Several of these genes, including ITGA4, FERMT3 and HSP90B1, code for proteins that T-cells use to stick to the walls of blood vessels, which helps the cell to stop moving and leaving the blood. Other genes like CXCR3 and GNAI2 are involved in sensing signaling molecules that are used to direct the movement of immune cells.

Several MS therapies work to restrict the migration of autoreactive T-cells

The genes GRK2 and S1PR1 both were needed for T-cells to squeeze through blood vessel cells and into the CNS. The researchers noted that the S1PR1 gene encodes a protein that is targeted by S1P receptor modulators, a class of medication that includes Gilenya (fingolimod), Mayzent (siponimod), Ponvory (ponesimod), and Zeposia (ozanimod), which are used to treat MS because they can prevent the movement of immune cells into the blood.

“Our investigation has confirmed for the autoreactive T cells we studied that key molecules of the mechanism are already the target of MS therapies and are being employed in clinical practice,” Martin Kerschensteiner, a study co-lead author and director of the Institute of Clinical Neuroimmunology at the Munich university, said in a press release.
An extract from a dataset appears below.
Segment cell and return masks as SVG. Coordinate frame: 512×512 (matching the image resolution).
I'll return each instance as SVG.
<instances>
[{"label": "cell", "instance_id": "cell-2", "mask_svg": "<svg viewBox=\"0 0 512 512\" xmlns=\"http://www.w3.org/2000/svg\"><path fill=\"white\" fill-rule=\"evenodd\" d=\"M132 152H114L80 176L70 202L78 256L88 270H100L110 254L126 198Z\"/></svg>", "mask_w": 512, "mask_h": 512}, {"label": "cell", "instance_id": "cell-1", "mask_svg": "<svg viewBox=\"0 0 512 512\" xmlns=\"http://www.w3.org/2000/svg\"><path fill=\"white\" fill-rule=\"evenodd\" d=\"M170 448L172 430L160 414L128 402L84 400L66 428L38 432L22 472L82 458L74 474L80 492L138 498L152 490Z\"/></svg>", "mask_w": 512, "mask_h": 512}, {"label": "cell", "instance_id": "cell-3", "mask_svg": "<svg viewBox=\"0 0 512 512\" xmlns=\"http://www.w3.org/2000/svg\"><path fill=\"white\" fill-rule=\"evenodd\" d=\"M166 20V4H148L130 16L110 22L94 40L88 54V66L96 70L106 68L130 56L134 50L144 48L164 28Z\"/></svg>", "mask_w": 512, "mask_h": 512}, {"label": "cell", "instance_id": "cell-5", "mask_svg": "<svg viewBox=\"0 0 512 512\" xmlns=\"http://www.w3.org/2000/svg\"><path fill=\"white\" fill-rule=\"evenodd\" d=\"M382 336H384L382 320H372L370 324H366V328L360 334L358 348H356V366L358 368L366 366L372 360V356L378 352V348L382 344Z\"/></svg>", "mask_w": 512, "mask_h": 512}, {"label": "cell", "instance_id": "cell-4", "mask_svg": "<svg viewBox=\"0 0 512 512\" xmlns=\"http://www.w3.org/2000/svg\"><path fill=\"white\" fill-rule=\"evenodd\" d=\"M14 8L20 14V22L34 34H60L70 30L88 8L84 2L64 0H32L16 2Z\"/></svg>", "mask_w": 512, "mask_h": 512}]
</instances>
Among the genes needed for T-cells to enter the CNS, there were some that also encode transcription factors such as TBX21. Transcription factors are proteins that help to control the activity of other genes in a cell to regulate the cell’s overall genetic activity.

In addition to the genes whose deletion prevented T-cells from getting into the CNS, the researchers also identified five genes that, when deleted, led to increased T-cell migration into the CNS — which implies that these genes normally help to “put the brakes” on T-cell migration.

The gene with the strongest effect was the transcription factor ETS1, and data suggested that T-cells lacking ETS1 also are more pro-inflammatory once inside the CNS.

While this study was mainly done in rats, the researchers conducted experiments using human T-cells to demonstrate that many of these genes play similar functions in people. Analyses of cells from four people with MS also showed these genes are expressed in patients’ T-cells.

“Taken together, our study thus helps to define the essential molecules and modules that govern … T cell trafficking to the CNS and demonstrates their regulated expression in individuals with MS,” the scientists concluded.

Study findings could form the basis for future work to explore strategies to treat MS by stopping the movement of T-cells into the CNS, the researchers said. They also noted that their CRISPR-based genetic screening strategy might be employed in future studies to investigate other processes that drive MS.